**REQUIRED TASK**
Update the records from the line containing "At what distance from the" through the end of the records by replacing "man's" with "person's". Reproduce those lines with everything else unchanged.

**RECORDS FOR THE TASK**

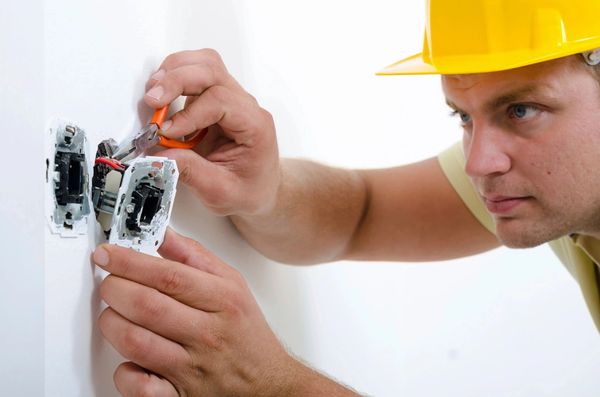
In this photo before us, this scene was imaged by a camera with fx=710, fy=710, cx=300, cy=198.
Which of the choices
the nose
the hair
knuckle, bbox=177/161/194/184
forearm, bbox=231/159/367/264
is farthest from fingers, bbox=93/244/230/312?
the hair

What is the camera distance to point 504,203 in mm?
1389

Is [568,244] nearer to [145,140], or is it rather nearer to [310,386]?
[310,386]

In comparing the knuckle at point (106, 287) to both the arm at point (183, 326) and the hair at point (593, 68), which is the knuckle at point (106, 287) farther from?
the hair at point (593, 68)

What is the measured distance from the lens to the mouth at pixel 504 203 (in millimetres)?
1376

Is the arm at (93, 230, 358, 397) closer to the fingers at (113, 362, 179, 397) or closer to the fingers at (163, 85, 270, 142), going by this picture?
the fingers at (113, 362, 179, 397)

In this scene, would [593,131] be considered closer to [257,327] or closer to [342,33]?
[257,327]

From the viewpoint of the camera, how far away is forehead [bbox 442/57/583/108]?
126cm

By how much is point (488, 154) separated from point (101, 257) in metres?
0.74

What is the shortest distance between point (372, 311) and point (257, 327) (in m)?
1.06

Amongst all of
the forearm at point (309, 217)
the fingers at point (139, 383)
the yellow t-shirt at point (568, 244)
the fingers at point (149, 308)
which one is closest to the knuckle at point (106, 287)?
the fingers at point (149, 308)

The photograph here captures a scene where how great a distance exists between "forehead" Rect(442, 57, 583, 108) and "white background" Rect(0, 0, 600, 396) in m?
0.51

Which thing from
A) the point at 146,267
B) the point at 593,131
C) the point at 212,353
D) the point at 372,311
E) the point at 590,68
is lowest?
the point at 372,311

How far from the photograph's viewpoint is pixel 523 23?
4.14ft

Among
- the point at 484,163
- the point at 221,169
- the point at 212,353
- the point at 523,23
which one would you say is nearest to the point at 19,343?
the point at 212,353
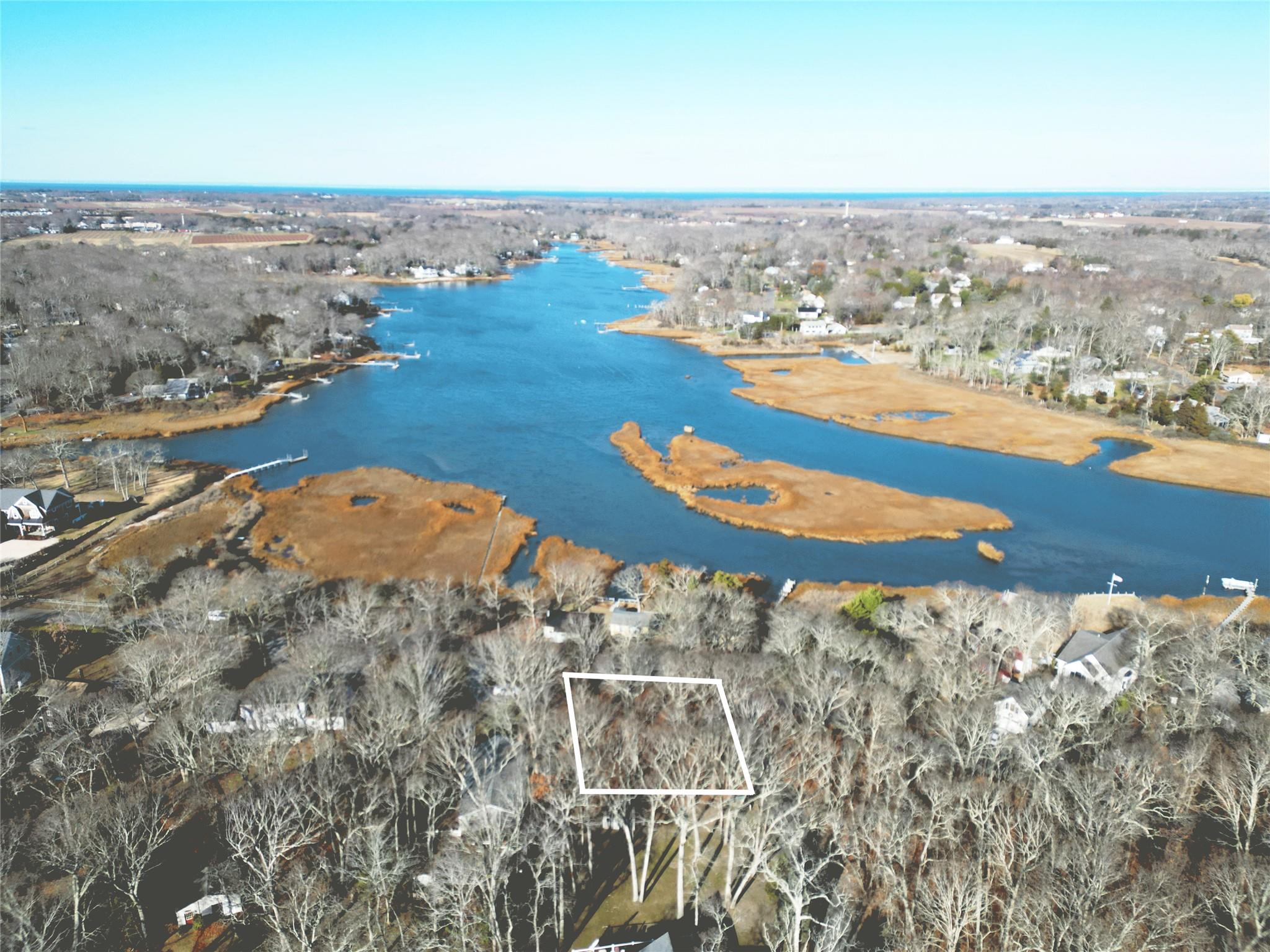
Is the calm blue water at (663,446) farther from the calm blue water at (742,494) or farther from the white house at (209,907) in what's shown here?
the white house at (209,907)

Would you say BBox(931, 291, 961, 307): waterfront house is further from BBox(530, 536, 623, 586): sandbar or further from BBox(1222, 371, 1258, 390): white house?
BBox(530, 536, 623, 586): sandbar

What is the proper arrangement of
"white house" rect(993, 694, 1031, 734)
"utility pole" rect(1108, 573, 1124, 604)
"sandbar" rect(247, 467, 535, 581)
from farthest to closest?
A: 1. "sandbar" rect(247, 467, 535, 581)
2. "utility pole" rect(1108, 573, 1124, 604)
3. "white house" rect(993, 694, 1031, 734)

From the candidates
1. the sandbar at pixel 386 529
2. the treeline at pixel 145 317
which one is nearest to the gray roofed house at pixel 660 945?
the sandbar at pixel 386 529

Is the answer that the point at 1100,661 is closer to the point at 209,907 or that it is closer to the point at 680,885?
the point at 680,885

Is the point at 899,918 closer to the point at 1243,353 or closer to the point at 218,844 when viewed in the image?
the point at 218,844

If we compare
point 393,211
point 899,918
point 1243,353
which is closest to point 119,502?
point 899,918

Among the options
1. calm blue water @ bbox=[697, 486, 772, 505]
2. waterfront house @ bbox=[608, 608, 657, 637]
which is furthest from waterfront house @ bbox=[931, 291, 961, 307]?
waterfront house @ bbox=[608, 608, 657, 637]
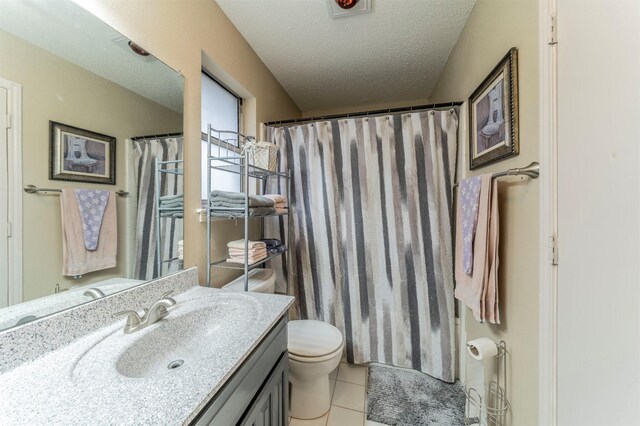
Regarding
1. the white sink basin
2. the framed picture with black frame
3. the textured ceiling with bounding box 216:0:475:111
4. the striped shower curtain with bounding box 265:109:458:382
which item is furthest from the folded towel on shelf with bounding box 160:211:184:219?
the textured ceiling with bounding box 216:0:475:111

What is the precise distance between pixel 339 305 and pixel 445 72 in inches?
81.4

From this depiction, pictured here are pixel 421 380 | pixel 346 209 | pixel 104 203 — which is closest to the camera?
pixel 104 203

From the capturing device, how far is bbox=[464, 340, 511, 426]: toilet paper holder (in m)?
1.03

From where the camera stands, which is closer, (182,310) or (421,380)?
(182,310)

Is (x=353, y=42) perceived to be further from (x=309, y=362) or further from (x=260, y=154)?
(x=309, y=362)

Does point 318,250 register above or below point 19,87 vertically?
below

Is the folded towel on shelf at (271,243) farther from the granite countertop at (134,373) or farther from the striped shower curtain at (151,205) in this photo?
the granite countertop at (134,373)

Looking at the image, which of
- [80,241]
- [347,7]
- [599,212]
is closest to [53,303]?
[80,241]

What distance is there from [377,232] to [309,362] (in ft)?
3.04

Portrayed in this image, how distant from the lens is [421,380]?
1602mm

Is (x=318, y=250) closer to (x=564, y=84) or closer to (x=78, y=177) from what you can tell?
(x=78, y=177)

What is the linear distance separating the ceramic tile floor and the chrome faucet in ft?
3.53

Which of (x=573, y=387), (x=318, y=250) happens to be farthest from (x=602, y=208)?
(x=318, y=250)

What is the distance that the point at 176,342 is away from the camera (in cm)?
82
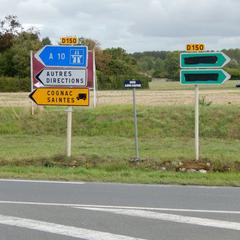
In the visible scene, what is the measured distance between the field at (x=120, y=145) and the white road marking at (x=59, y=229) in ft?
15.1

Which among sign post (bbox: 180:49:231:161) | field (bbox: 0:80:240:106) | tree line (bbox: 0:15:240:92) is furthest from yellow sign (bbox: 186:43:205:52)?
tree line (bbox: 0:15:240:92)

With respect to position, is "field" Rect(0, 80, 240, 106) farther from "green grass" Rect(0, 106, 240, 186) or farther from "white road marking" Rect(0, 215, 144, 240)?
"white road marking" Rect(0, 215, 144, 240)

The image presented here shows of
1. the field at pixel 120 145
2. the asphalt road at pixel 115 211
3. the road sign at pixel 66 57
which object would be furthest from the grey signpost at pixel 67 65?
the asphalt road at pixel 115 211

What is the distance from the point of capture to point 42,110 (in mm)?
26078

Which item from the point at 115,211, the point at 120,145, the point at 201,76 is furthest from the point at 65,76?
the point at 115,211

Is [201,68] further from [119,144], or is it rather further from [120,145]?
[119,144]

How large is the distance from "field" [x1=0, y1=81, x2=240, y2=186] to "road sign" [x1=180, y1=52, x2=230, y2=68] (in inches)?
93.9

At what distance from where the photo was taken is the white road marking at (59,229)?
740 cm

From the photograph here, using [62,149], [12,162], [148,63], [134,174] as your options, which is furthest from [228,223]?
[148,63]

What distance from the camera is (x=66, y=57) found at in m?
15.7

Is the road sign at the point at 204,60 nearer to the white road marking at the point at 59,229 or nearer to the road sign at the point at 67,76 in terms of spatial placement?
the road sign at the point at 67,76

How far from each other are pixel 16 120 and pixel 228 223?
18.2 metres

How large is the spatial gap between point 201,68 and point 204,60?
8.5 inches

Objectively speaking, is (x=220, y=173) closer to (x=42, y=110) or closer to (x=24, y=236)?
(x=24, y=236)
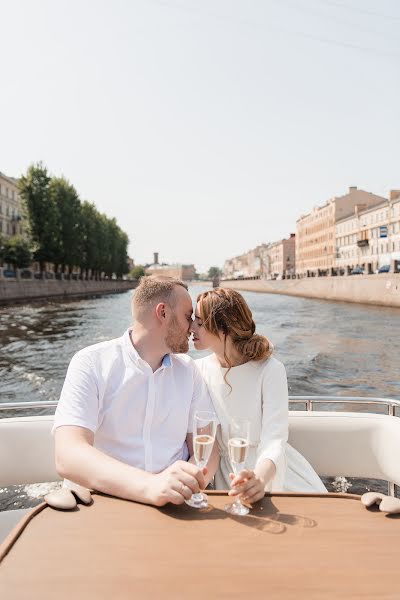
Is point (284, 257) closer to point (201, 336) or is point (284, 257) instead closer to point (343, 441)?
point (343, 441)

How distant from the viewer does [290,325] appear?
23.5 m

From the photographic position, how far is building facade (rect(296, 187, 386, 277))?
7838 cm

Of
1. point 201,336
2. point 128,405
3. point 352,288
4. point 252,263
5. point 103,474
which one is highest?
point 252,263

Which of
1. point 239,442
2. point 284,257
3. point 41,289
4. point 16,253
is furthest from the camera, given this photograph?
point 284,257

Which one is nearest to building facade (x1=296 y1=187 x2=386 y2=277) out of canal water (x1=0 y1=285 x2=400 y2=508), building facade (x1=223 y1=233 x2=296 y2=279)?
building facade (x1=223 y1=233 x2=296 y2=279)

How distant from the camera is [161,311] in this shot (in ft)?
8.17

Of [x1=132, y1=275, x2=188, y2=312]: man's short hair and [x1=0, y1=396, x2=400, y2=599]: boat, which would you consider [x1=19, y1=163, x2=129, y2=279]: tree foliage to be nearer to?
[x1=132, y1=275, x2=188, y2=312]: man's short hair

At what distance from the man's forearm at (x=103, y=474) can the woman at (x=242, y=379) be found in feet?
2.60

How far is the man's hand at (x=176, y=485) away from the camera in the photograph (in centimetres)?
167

**OUTPUT OF THE TASK**
At what distance from the person's forearm at (x=103, y=474) can the woman at (x=242, y=379) be found in feet?
2.60

How far is the person's hand at (x=176, y=485) away from the camera in the photograph (in centimetres)?
167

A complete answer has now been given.